Tirabrutinib aims to improve the safety and effectiveness of ibrutinib, and has a more favorable toxicity profile. It was approved for TN or R/R WM in Japan in 2020. The results of an open-label, prospective, one-arm Phase II study conducted in 19 institutions in Japan, and the data deadline of the previous report is August 28, 2019, providing the basis for this approval.

This report details the results of a phase II study that enrolled 18 TN WM patients and 9 R/R WM patients. Major Response Rate (MRR) as assessed by the Independent Review Committee (IRC). Secondary endpoints are overall response rate (ORR), primary response time (TTMR), duration of response (DOR), progression-free survival (PFS), overall survival (OS), and safety.
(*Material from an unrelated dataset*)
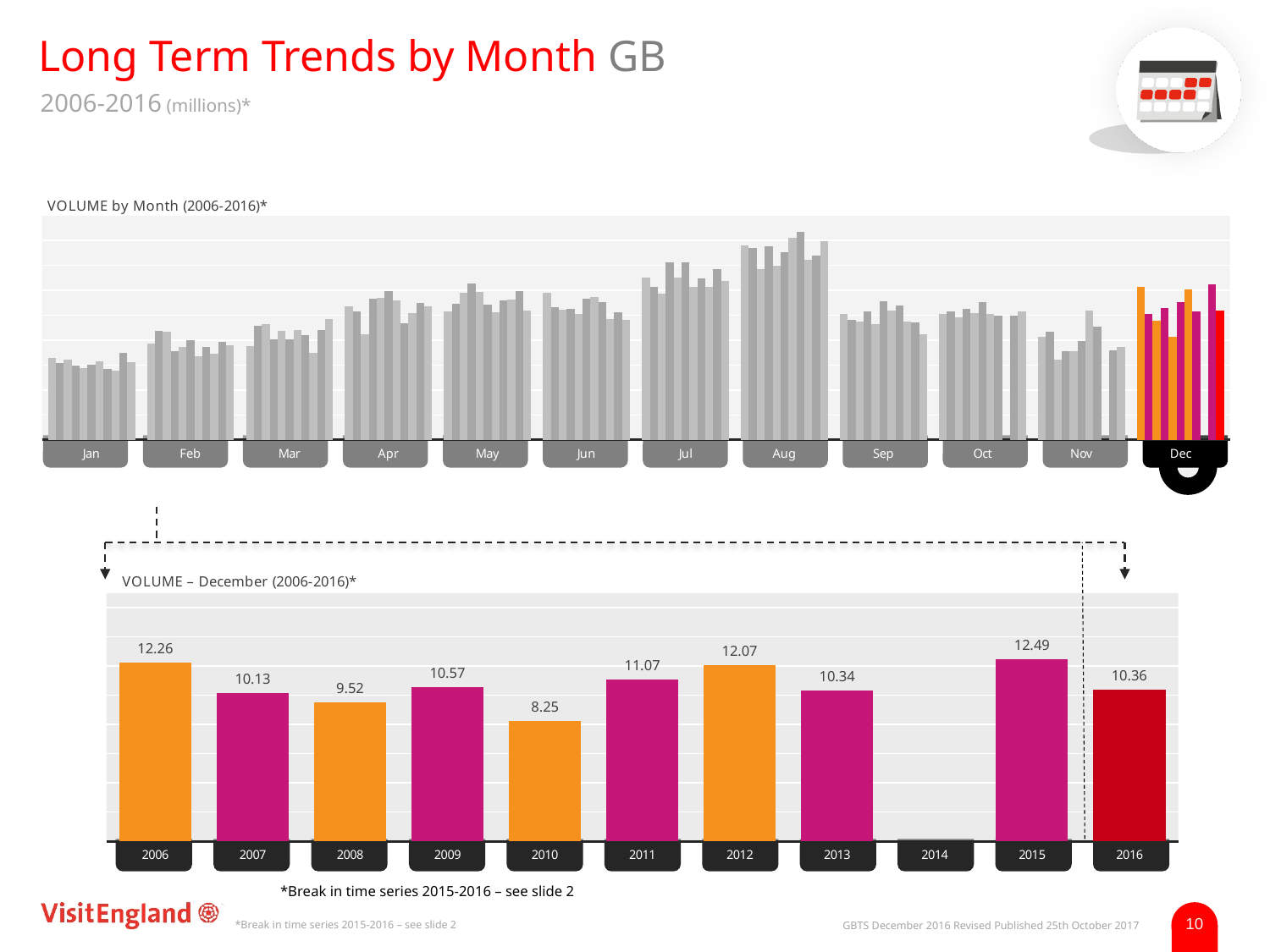
In the VOLUME – December (2006-2016) chart, which year has no bar plotted? 2014 In the VOLUME – December (2006-2016) chart, what is the difference between the values for 2015 and 2016? 2.13 In the VOLUME – December (2006-2016) chart, what is the value for 2006? 12.26 In the VOLUME by Month (2006-2016) chart, which month has the highest bars? Aug In the VOLUME – December (2006-2016) chart, which is larger, the value for 2011 or the value for 2013? 2011 In the VOLUME – December (2006-2016) chart, what is the value for 2010? 8.25 In the VOLUME – December (2006-2016) chart, what is the value for 2016? 10.36 What kind of chart is the VOLUME – December (2006-2016) chart? Bar chart How many months are shown on the x axis of the VOLUME by Month (2006-2016) chart? 12 In the VOLUME – December (2006-2016) chart, which year with a plotted bar has the lowest value? 2010 In the VOLUME – December (2006-2016) chart, what is the difference between the values for 2006 and 2007? 2.13 In the VOLUME – December (2006-2016) chart, which year has the highest value? 2015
Participants with serum IgM ≥500 mg/dL received 480 mg tilabutinib once a day under fasting conditions until disease progression or unacceptable toxicity.

The median follow-up time of the TN cohort was 23.8 months, and that of the R/R group was 25.4 months. A total of 5 patients discontinued treatment due to adverse events (AE), including atypical mycobacterial infection (n = 1), disease progression (n = 1), doctor's judgment (n = 1), and subject withdrawal (n = 2). The MRR assessed by IRC was 94.4% in the TN group and 88.9% in the R/R group.

The ORR assessed by IRC was 94.4% in the TN group and 100% in the R/R group. In both cohorts, the ratio of very good partial responses or higher was 33.3%. In the TN group, the median TTMR was 1.9 months (range = 1-20.3), while the R/R group was 2.1 months (range = 1-3.7). In both treatment groups, the median PFS, OS and DOR were not reached. The two-year PFS rates for the TN and R/R cohorts were 94.4% and 88.9%, respectively. In patients who continued to receive treatment, a continuous decrease in IgM was observed.

In the two treatment groups, the most common AEs were skin rash (44.4%), neutropenia (33.3%) and nasopharyngitis (25.9%). The most common grade ≥3 AEs are neutropenia (22.2%), lymphopenia (18.5%), and leukopenia (11.1%). A new treatment-related hypertriglyceridemia AE was observed during the follow-up period.